Where the line with "scientific name: Odocoileus virginianus" appears in the records below, start there and transcribe each line exactly through the last.

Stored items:

╔══

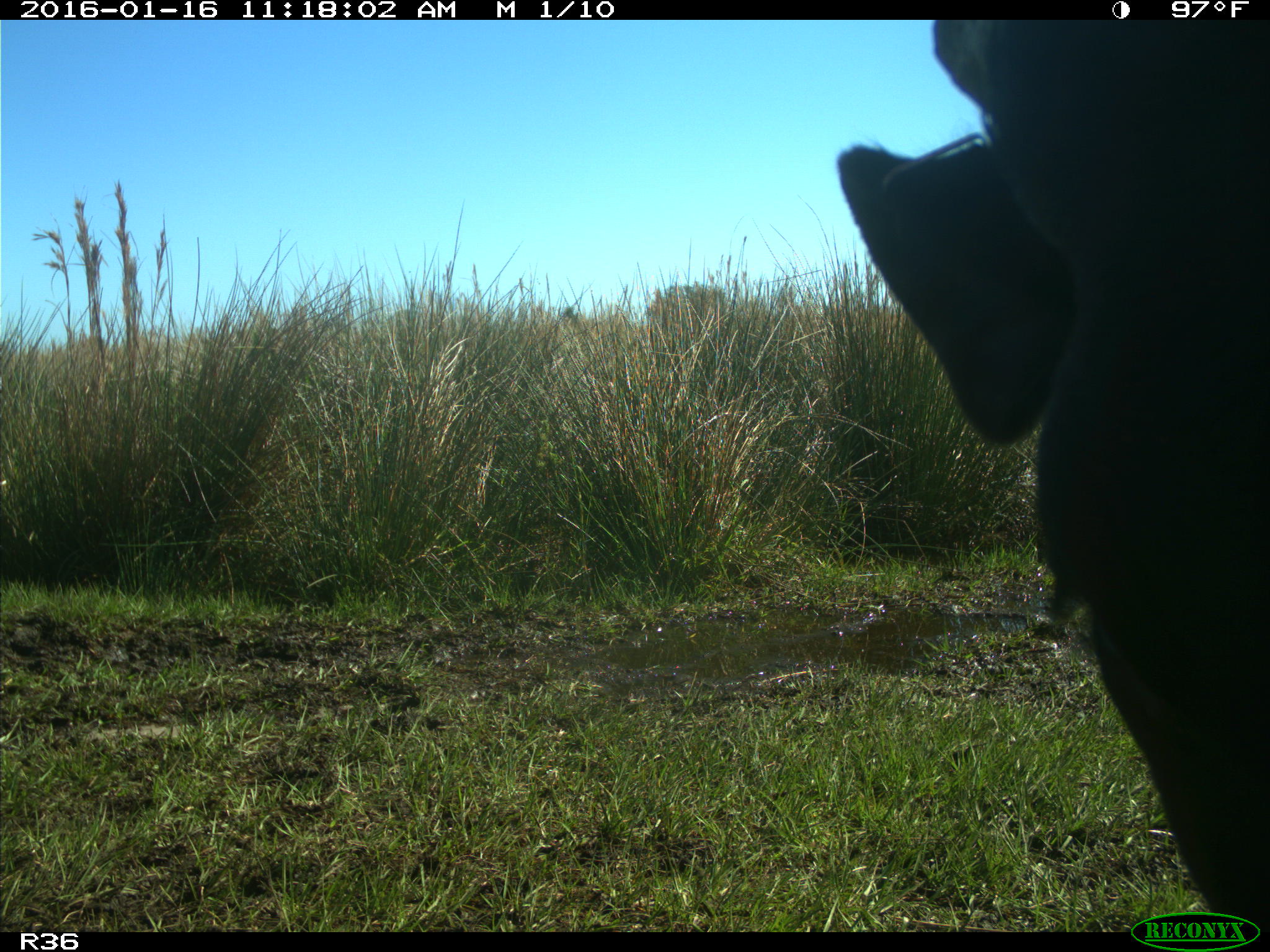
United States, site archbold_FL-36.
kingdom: Animalia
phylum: Chordata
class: Mammalia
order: Artiodactyla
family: Bovidae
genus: Bos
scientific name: Bos taurus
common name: domestic cow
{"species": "Bos taurus (domestic cow)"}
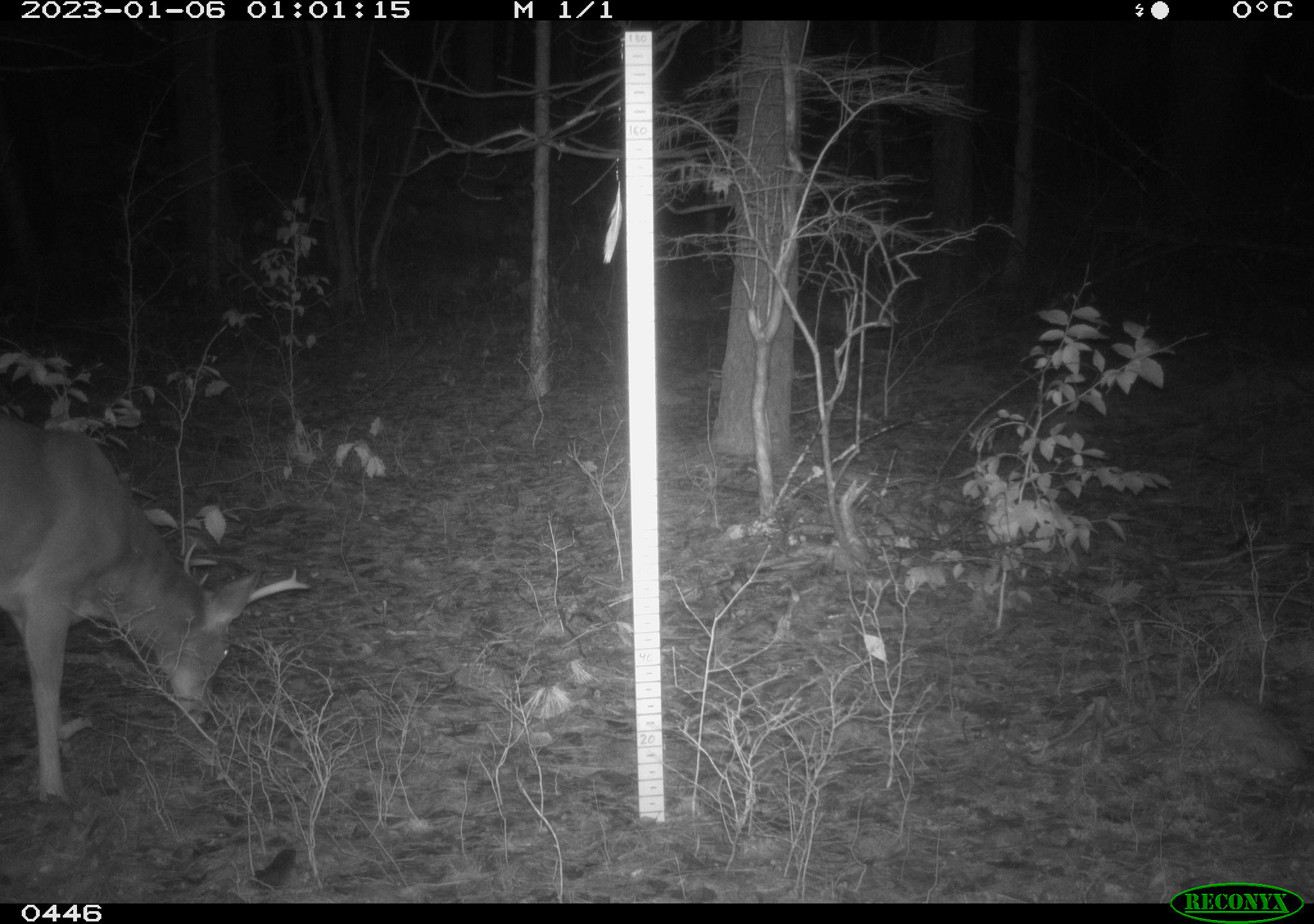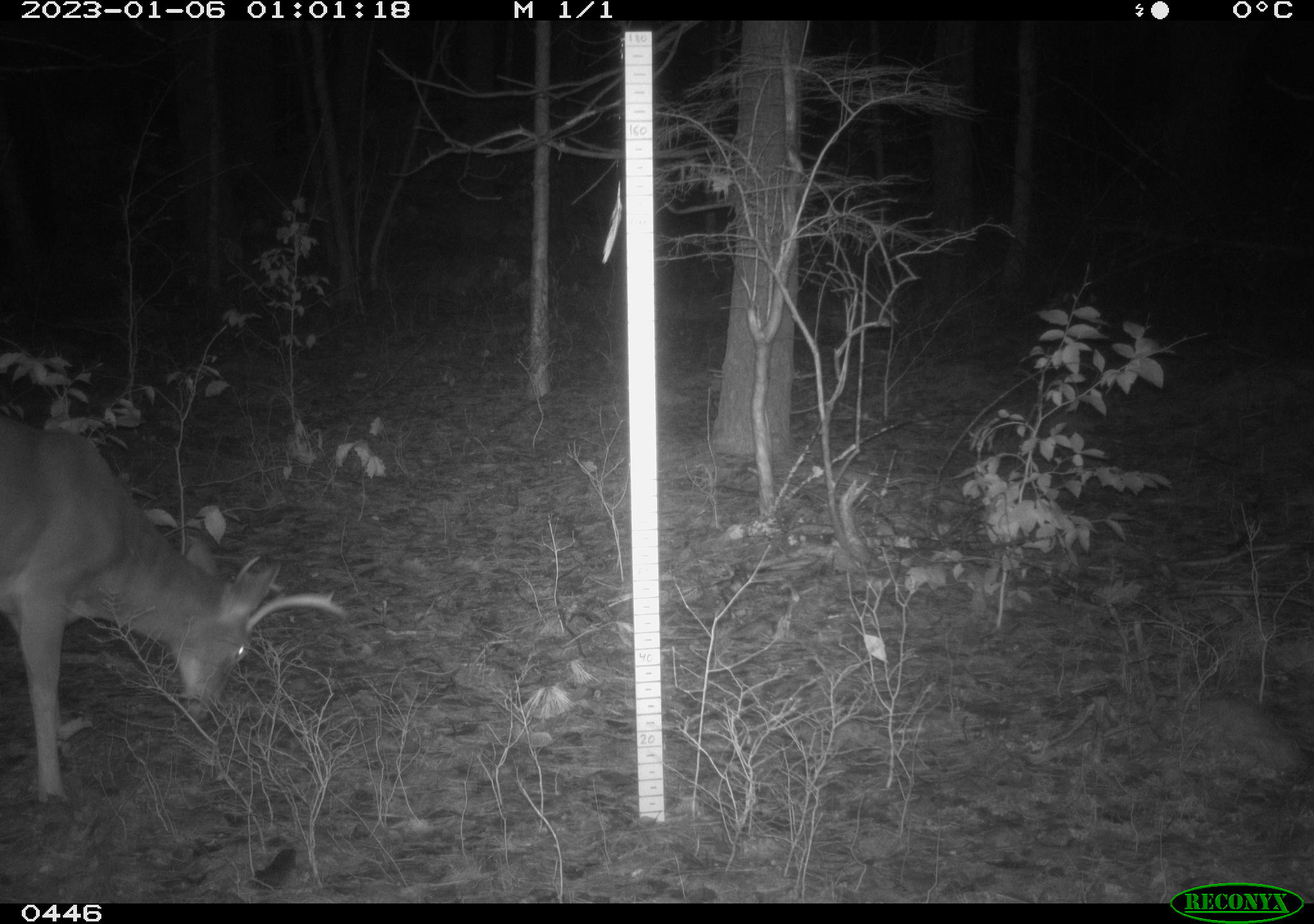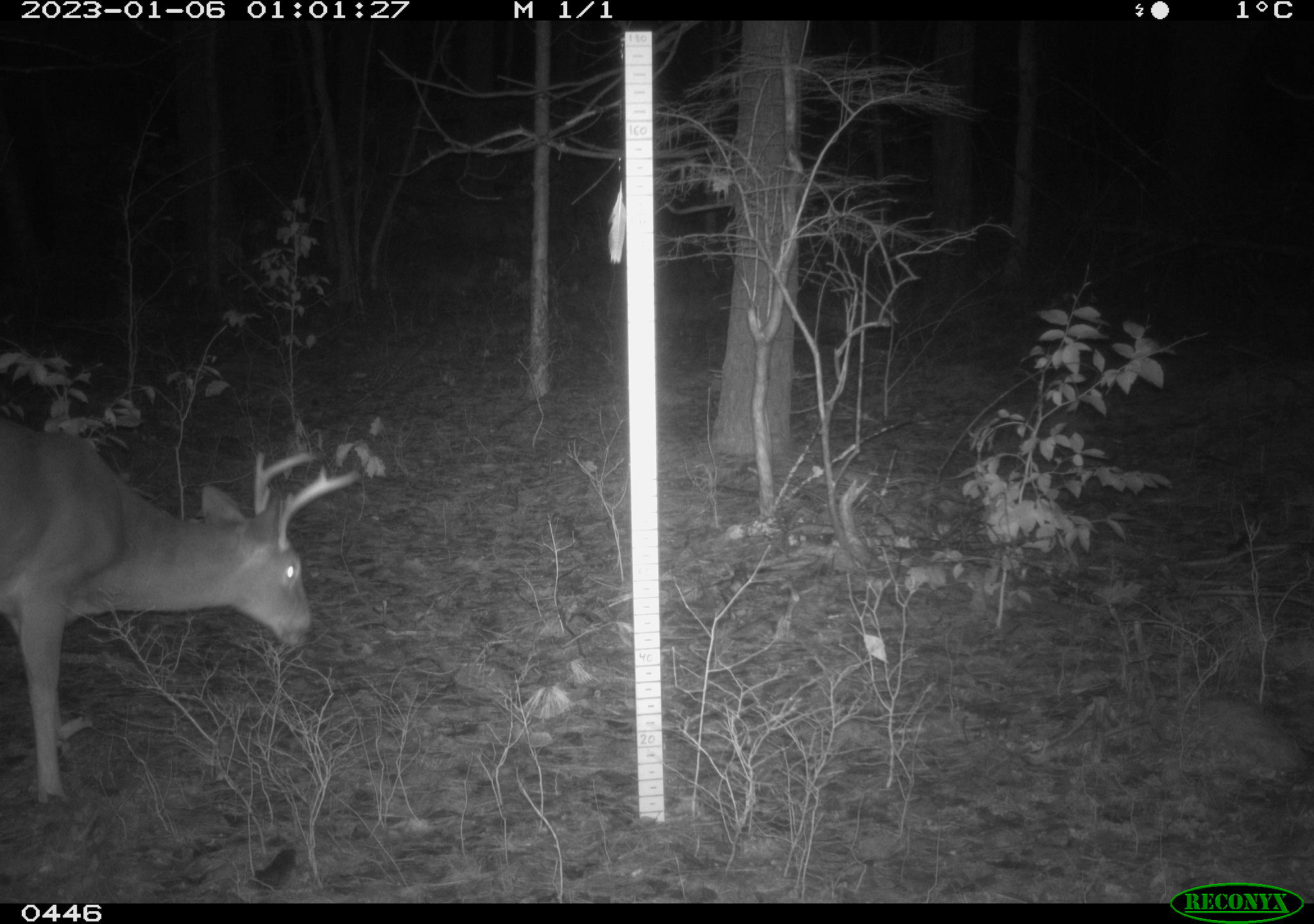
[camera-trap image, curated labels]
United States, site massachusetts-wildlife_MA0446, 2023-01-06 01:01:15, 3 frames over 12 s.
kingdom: Animalia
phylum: Chordata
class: Mammalia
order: Artiodactyla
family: Cervidae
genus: Odocoileus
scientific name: Odocoileus virginianus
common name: white-tailed deer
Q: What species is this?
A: White-tailed deer (Odocoileus virginianus).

╚══

> [Written reply]
scientific name: Odocoileus virginianus
common name: white-tailed deer
Q: What species is this?
A: White-tailed deer (Odocoileus virginianus).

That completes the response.